BoNT/B及びBoNT/Eに対する抗血清の特異性を決定するために、物質の回収率をELISAで分析した。0.5μg抗リンカーペプチドscBoNT/A血清/mlを含有する100μl/ウェルのコーティングバッファーを含むマイクロタイタープレートを、室温で16時間インキュベートし、その後、洗浄バッファーで3回洗浄する。200μl/ウェルのブロッキング溶液をマイクロタイタープレートに加え、室温で1時間インキュベートする。較正標準として抗原scBoNT/A(サンプルバッファーでの希釈系列;pg/ml濃度)を用い、100μl/ウェルの較正標準を含むマイクロタイタープレートをインキュベートする。BoNT/B又はBoNT/Eをそれぞれサンプルバッファーで希釈し、100μl/ウェルの容量でマイクロタイタープレートに加える。両物質は過剰に加えられ、200 ng/mlの希釈物を用いる。サンプル及び標準を37℃で2時間インキュベートする。マイクロタイタープレートを洗浄バッファーで3回洗浄する。100μlの検出バッファー/ウェルを加え、室温で1時間インキュベートする。その後、マイクロタイタープレートを洗浄バッファーで3回洗浄する。次に、100μl/ウェルの二次抗体と共に室温で1時間のインキュベーションを行う。その後、マイクロタイタープレートを洗浄バッファーで3回洗浄する。

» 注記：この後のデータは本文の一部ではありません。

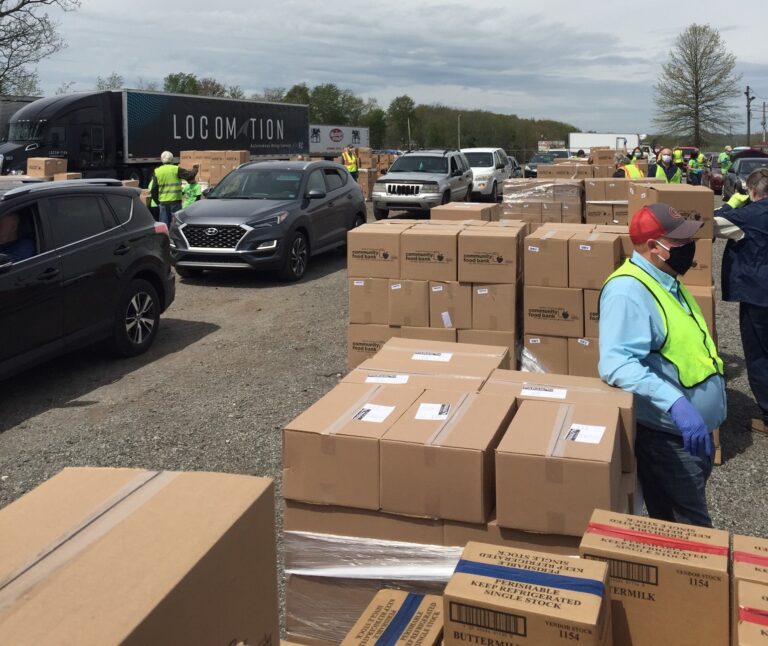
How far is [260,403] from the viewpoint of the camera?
6.90 metres

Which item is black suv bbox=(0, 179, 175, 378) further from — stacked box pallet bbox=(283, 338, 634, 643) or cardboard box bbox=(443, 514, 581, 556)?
cardboard box bbox=(443, 514, 581, 556)

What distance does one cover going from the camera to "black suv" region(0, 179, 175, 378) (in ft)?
22.5

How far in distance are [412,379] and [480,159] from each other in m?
23.2

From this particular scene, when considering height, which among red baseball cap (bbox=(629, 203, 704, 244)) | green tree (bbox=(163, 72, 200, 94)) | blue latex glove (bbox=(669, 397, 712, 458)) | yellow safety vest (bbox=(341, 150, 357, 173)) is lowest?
blue latex glove (bbox=(669, 397, 712, 458))

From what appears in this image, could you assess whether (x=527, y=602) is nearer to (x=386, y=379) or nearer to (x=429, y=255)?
(x=386, y=379)

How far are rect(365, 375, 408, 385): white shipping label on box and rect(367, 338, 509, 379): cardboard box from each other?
13cm

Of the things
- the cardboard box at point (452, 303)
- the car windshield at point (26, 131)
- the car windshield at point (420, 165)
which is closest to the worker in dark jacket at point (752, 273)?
the cardboard box at point (452, 303)

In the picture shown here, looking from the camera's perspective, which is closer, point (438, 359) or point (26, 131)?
point (438, 359)

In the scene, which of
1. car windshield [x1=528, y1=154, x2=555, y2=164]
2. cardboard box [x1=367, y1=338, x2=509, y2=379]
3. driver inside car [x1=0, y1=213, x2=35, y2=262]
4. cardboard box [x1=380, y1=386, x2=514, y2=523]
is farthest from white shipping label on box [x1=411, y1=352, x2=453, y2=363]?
car windshield [x1=528, y1=154, x2=555, y2=164]

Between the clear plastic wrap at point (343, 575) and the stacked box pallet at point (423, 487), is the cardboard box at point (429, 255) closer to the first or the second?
the stacked box pallet at point (423, 487)

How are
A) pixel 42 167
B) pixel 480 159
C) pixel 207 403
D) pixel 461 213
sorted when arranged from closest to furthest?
→ pixel 207 403 < pixel 461 213 < pixel 42 167 < pixel 480 159

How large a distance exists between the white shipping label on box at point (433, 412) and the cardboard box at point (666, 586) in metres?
0.87

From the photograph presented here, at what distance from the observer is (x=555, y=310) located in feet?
21.1

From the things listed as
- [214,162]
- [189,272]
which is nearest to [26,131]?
[214,162]
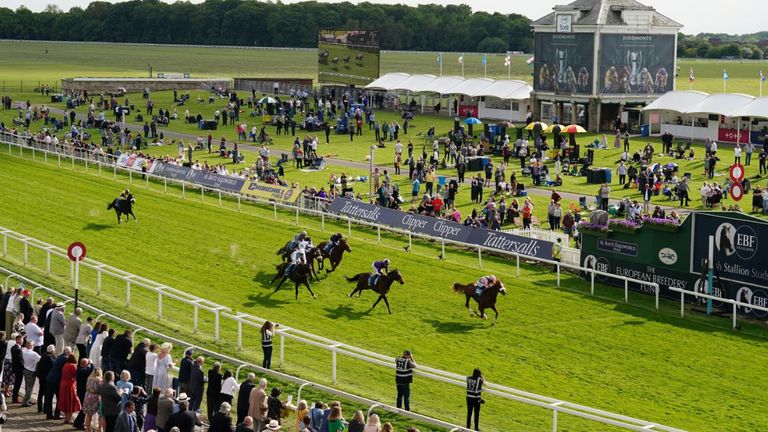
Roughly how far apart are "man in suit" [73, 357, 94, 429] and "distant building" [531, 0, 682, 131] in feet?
155

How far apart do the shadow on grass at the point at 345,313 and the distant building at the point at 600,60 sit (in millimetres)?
37800

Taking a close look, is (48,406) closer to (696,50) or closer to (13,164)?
(13,164)

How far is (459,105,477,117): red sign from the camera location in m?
69.1

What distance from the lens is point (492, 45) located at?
182 meters

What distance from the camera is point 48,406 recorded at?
17.2m

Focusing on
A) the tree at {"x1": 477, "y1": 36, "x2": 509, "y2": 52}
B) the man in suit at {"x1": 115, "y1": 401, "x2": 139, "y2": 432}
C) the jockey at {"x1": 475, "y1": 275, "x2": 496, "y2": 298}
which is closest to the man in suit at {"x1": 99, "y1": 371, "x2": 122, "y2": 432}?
the man in suit at {"x1": 115, "y1": 401, "x2": 139, "y2": 432}

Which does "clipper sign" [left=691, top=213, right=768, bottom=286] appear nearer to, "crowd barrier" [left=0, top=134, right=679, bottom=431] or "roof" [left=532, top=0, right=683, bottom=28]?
"crowd barrier" [left=0, top=134, right=679, bottom=431]

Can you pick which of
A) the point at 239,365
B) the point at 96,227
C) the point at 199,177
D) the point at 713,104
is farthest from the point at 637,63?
the point at 239,365

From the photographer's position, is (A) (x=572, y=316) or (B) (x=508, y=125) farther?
(B) (x=508, y=125)

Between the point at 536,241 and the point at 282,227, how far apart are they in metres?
8.21

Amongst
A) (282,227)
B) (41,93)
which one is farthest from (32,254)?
(41,93)

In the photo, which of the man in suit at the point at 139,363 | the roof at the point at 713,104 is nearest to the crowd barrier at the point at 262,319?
the man in suit at the point at 139,363

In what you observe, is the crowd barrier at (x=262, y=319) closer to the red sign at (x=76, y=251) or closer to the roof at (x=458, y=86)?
the red sign at (x=76, y=251)

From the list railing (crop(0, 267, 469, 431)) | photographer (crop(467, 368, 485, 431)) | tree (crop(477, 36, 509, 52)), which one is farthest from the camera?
tree (crop(477, 36, 509, 52))
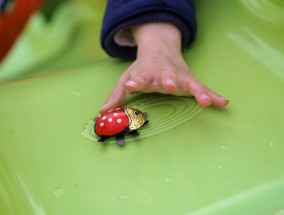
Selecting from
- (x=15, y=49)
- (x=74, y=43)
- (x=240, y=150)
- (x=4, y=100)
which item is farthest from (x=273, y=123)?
(x=15, y=49)

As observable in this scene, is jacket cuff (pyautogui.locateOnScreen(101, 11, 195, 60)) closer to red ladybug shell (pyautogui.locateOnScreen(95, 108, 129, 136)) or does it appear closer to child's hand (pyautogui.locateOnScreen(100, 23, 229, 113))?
child's hand (pyautogui.locateOnScreen(100, 23, 229, 113))

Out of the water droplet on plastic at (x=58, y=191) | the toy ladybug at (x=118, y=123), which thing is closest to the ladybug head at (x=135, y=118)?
the toy ladybug at (x=118, y=123)

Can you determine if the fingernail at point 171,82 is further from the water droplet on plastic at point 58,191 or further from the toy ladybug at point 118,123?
the water droplet on plastic at point 58,191

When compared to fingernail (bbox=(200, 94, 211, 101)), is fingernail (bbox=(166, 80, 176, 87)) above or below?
above

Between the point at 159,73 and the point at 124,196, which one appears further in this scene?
the point at 159,73

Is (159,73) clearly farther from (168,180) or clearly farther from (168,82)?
(168,180)

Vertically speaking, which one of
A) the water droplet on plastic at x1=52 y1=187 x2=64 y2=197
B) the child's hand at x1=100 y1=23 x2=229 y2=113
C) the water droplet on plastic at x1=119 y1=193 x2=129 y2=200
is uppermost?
the child's hand at x1=100 y1=23 x2=229 y2=113

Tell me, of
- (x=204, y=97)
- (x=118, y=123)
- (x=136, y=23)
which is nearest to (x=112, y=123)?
(x=118, y=123)

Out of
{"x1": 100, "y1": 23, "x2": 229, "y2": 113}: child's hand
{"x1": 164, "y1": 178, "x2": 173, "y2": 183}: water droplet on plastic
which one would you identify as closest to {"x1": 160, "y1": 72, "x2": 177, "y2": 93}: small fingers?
{"x1": 100, "y1": 23, "x2": 229, "y2": 113}: child's hand
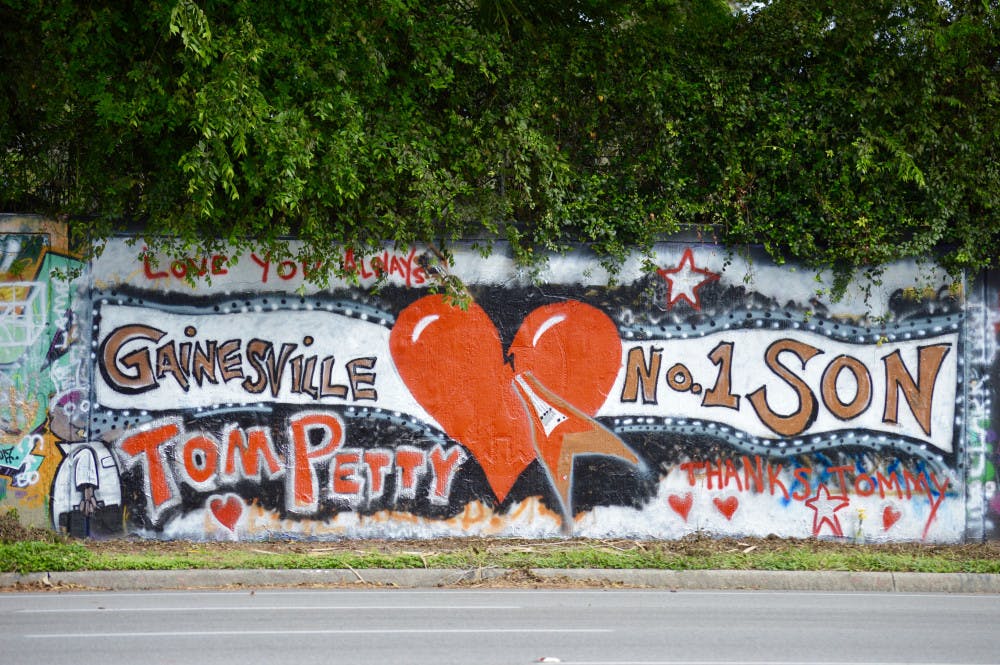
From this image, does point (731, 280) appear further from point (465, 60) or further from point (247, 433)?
point (247, 433)

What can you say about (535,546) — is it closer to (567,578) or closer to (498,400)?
(567,578)

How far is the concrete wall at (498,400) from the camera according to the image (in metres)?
11.7

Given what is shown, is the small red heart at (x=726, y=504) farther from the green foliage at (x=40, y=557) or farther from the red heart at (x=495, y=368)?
the green foliage at (x=40, y=557)

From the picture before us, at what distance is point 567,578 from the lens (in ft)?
34.7

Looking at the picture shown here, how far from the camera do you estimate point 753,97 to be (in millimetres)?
12266

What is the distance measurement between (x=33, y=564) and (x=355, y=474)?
3479mm

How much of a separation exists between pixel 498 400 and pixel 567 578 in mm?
2443

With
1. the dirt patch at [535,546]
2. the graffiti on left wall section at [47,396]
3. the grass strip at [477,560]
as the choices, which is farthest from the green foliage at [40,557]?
the graffiti on left wall section at [47,396]

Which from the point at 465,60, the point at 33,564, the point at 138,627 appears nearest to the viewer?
the point at 138,627

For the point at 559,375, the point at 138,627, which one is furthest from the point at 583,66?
the point at 138,627

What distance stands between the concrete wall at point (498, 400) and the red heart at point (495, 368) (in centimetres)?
3

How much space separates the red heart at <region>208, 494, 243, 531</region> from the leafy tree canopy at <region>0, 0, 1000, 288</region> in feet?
9.48

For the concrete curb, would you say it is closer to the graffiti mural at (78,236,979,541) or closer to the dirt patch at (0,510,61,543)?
the dirt patch at (0,510,61,543)

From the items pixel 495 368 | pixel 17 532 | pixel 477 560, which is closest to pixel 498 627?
pixel 477 560
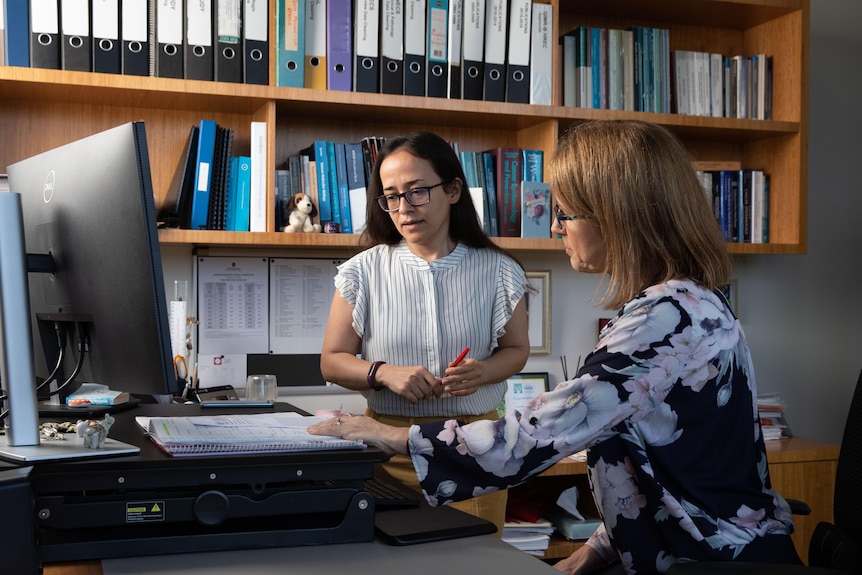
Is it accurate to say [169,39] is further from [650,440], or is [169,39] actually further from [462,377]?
[650,440]

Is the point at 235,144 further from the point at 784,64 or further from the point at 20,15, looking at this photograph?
the point at 784,64

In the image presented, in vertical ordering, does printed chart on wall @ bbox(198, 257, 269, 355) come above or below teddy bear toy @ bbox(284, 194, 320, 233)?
below

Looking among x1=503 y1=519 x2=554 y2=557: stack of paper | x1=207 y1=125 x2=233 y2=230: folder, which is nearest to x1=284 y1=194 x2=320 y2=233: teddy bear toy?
x1=207 y1=125 x2=233 y2=230: folder

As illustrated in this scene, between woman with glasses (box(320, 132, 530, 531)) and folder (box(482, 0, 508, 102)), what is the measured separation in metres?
0.61

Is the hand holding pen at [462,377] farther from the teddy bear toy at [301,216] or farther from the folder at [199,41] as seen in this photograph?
the folder at [199,41]

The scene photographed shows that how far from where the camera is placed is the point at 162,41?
233cm

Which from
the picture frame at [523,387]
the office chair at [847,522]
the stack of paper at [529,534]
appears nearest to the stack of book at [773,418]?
the picture frame at [523,387]

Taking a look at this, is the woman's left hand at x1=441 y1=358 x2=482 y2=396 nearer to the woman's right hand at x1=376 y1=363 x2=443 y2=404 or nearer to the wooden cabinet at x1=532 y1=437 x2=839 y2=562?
the woman's right hand at x1=376 y1=363 x2=443 y2=404

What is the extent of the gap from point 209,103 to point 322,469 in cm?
171

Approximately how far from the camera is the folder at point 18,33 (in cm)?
219

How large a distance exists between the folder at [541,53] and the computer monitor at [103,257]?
1.72 m

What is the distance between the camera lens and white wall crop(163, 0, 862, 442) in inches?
129

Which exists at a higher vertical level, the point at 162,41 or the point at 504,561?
the point at 162,41

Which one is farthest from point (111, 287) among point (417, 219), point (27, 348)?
point (417, 219)
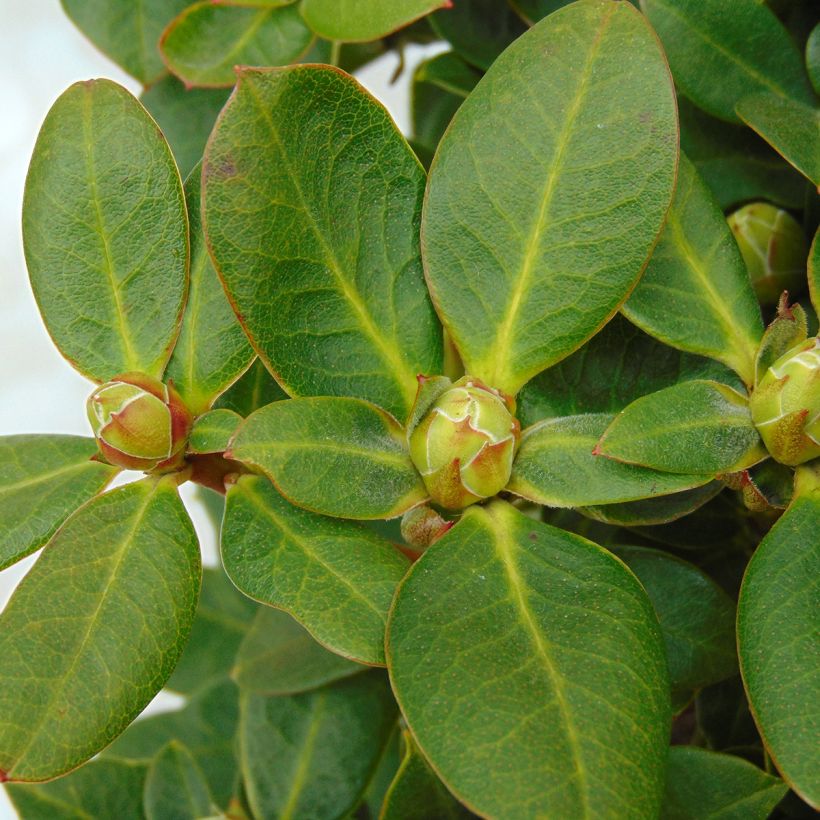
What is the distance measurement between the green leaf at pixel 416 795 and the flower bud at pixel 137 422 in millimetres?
317

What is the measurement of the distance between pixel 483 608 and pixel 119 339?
0.35 m

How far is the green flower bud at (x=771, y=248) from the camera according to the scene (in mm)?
962

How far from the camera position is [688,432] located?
0.70 metres

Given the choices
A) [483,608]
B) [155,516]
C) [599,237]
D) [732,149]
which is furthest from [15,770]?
[732,149]

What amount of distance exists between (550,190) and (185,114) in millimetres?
576

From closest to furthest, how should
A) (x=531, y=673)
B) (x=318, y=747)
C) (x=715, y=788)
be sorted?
(x=531, y=673)
(x=715, y=788)
(x=318, y=747)

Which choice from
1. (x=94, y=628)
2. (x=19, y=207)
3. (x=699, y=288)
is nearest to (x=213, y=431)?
(x=94, y=628)

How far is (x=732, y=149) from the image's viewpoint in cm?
100

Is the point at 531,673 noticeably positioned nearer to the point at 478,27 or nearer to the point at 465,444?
the point at 465,444

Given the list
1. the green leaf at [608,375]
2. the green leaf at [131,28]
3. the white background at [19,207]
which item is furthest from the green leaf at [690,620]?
the white background at [19,207]

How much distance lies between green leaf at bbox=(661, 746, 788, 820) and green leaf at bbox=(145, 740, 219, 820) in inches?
18.1

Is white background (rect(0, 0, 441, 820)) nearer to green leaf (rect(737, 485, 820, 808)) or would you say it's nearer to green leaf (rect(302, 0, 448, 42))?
green leaf (rect(302, 0, 448, 42))

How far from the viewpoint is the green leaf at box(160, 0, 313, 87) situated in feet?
3.54

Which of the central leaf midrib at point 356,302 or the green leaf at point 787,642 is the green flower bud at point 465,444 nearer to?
the central leaf midrib at point 356,302
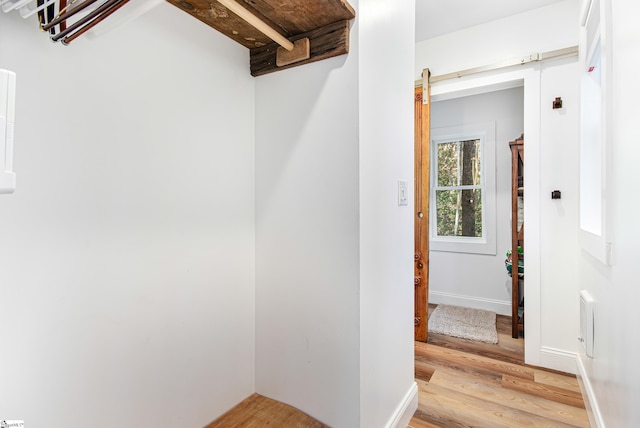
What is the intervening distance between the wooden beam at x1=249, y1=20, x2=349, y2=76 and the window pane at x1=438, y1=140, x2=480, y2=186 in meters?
3.04

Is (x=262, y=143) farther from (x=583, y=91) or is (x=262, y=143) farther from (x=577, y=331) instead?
(x=577, y=331)

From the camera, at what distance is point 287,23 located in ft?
3.94

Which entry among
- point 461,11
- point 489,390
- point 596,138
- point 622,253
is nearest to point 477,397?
point 489,390

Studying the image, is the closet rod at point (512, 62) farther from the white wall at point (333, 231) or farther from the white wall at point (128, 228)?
the white wall at point (128, 228)

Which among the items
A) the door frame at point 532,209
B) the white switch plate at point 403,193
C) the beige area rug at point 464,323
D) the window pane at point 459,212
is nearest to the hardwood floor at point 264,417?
the white switch plate at point 403,193

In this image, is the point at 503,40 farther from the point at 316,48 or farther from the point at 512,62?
the point at 316,48

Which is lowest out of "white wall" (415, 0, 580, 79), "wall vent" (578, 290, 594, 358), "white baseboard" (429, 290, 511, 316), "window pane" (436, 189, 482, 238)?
"white baseboard" (429, 290, 511, 316)

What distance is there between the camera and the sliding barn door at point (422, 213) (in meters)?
2.69

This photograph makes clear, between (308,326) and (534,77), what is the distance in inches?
95.5

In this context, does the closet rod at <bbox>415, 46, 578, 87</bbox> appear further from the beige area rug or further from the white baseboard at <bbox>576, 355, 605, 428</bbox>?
the beige area rug

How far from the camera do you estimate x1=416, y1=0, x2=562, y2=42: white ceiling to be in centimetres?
230

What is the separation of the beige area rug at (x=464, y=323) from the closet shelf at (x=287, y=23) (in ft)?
8.77

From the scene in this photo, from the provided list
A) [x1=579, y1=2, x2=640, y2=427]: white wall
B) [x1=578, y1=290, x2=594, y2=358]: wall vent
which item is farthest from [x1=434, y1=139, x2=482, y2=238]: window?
[x1=579, y1=2, x2=640, y2=427]: white wall

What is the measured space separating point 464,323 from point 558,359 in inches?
35.9
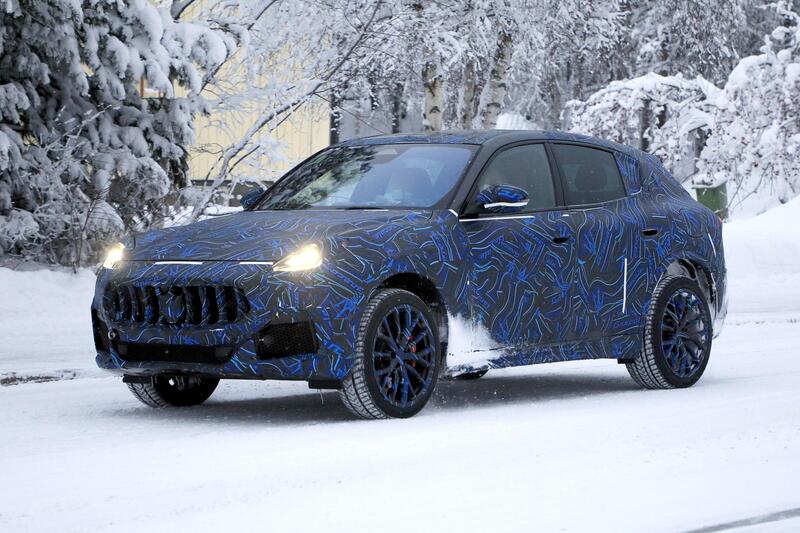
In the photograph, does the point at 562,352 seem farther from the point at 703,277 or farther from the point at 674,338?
the point at 703,277

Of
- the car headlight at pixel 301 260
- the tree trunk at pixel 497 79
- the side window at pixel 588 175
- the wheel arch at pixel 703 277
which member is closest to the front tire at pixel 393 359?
the car headlight at pixel 301 260

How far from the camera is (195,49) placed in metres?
16.8

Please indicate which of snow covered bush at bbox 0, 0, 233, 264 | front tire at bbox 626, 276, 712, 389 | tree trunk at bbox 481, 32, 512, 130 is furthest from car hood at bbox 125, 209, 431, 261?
tree trunk at bbox 481, 32, 512, 130

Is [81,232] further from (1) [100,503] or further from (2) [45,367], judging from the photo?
(1) [100,503]

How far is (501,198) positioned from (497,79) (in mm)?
17549

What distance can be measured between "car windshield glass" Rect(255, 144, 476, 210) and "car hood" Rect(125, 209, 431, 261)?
26 centimetres

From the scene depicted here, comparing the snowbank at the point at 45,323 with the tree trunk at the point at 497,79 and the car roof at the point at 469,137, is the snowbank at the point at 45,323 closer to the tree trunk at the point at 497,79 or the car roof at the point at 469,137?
the car roof at the point at 469,137

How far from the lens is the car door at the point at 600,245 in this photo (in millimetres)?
9953

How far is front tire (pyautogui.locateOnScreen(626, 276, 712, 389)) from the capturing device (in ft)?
34.4

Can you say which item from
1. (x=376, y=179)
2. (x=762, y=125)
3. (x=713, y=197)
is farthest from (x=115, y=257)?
(x=713, y=197)

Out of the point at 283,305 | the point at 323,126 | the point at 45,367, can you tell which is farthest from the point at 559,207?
the point at 323,126

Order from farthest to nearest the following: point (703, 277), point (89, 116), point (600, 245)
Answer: point (89, 116) < point (703, 277) < point (600, 245)

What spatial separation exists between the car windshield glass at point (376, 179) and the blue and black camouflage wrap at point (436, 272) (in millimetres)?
123

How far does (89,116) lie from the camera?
17.0 meters
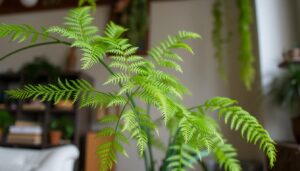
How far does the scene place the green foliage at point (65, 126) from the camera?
2.33 m

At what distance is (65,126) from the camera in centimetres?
235

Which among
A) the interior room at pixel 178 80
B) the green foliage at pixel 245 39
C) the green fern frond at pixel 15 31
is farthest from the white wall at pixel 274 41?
the green fern frond at pixel 15 31

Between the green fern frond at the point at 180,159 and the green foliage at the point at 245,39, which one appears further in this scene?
the green foliage at the point at 245,39

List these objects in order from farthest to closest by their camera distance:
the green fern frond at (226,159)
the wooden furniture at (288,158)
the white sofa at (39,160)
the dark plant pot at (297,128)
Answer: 1. the white sofa at (39,160)
2. the dark plant pot at (297,128)
3. the wooden furniture at (288,158)
4. the green fern frond at (226,159)

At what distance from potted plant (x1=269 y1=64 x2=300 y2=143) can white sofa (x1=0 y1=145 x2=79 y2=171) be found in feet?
4.92

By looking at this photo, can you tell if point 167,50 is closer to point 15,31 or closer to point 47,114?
point 15,31

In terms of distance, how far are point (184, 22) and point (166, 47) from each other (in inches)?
79.1

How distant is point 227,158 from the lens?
0.68m

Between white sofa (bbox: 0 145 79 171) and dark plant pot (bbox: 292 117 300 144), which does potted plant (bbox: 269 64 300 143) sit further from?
white sofa (bbox: 0 145 79 171)

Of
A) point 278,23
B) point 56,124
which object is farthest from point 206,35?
point 56,124

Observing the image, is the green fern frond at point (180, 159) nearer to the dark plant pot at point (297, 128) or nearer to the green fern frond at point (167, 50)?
the green fern frond at point (167, 50)

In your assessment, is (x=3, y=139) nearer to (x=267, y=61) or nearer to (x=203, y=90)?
(x=203, y=90)

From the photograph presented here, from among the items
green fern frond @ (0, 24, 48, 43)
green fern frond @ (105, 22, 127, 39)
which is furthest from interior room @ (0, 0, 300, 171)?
green fern frond @ (0, 24, 48, 43)

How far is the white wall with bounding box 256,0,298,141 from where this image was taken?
68.3 inches
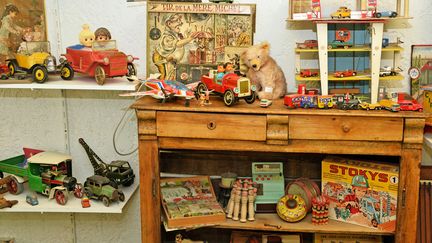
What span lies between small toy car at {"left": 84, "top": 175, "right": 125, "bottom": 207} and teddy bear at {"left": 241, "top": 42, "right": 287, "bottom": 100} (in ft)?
2.26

活性化された二本鎖BoNT/Aに対する抗血清の特異性を決定するために、ウェスタンブロッティングによる免疫組織学的検出を行う。NTサンプル(少なくとも50 ngのscBoNT/A、使用するサンプルに応じて二本鎖BoNT/A)を、還元条件下でSDS-PAGEによって、それらの分子量に従ってscBoNT/A、LC及びHC(二本鎖BoNT/A)に分離する。タンパク質をその後、PVDF膜上にブロッティングする。その膜を20 mlのブロッキングバッファーを用いて室温で1時間かけてブロッキングする。ブロッキングバッファーを除去し、0.005μg/mlの抗リンカーペプチドscBoNT/A血清を含有する20 mlの一次抗体溶液を加える。一次抗体を4℃で一晩インキュベートする。抗体含有溶液を除去し、膜を37℃で30分間、20 mlの洗浄バッファーで3回洗浄する。その後、膜を0.4μg/mlの濃度の20 mlの二次抗体と共に、室温で3時間インキュベートする。二次抗体溶液を除去し、膜を37℃で30分間、20 mlの洗浄バッファーで3回洗浄する。更に、膜を室温で5分間、20 mlの25 mM Trisバッファーで1回洗浄する。
Claims (14)
- プロセシングされたニューロトキシンAポリペプチド(BoNT/A)並びに部分的にプロセシングされたBoNT/A及び/又はプロセシングされていないBoNT/Aを含む溶液中の、部分的にプロセシングされたBoNT/A及び/又はプロセシングされていないBoNT/Aの量を測定する方法であって、以下のステップ:
(i)該溶液のサンプルを、部分的にプロセシングされたBoNT/A及びプロセシングされていないBoNT/Aと特異的に結合する捕捉抗体と、該抗体と該部分的にプロセシングされたBoNT/A及びプロセシングされていないBoNT/Aとの結合を可能にする条件下で接触させ、それにより複合体が形成されるステップと、
(ii)ステップ(i)で形成された複合体の量を測定し、それにより該複合体の量が上記溶液中の部分的にプロセシングされたBoNT/A及び/又はプロセシングされていないBoNT/Aの量を示すステップと
を含み、上記捕捉抗体が、以下のステップ:
(a)配列番号1に示されるアミノ酸配列を含むペプチド免疫原により免疫された動物由来のポリクローナル抗血清を、次の捕捉ペプチドSLD、LDK及びYNKと、該ポリクローナル抗血清に含まれる非特異的抗体及び該捕捉ペプチドを含む捕捉複合体の形成を可能にする条件下で接触させるステップ、
(b)上記捕捉複合体をポリクローナル抗血清から除去するステップ、
(c)ポリクローナル抗血清を、配列番号1を含むペプチドと、上記ペプチドとプロセシングされていないニューロトキシンポリペプチド又は部分的にプロセシングされたニューロトキシンポリペプチドと特異的に結合する抗体とを含む複合体の形成を可能にする条件下で接触させるステップ、
(d)ステップ(c)で形成された複合体を上記抗血清から取り出すステップ、
(e)プロセシングされていないニューロトキシンポリペプチド又は部分的にプロセシングされたニューロトキシンポリペプチドと特異的に結合する抗体を、上記複合体から遊離させるステップ
を含む方法により得られるものである、上記方法。 - 免疫原がKLHをさらに含む、請求項1に記載の方法。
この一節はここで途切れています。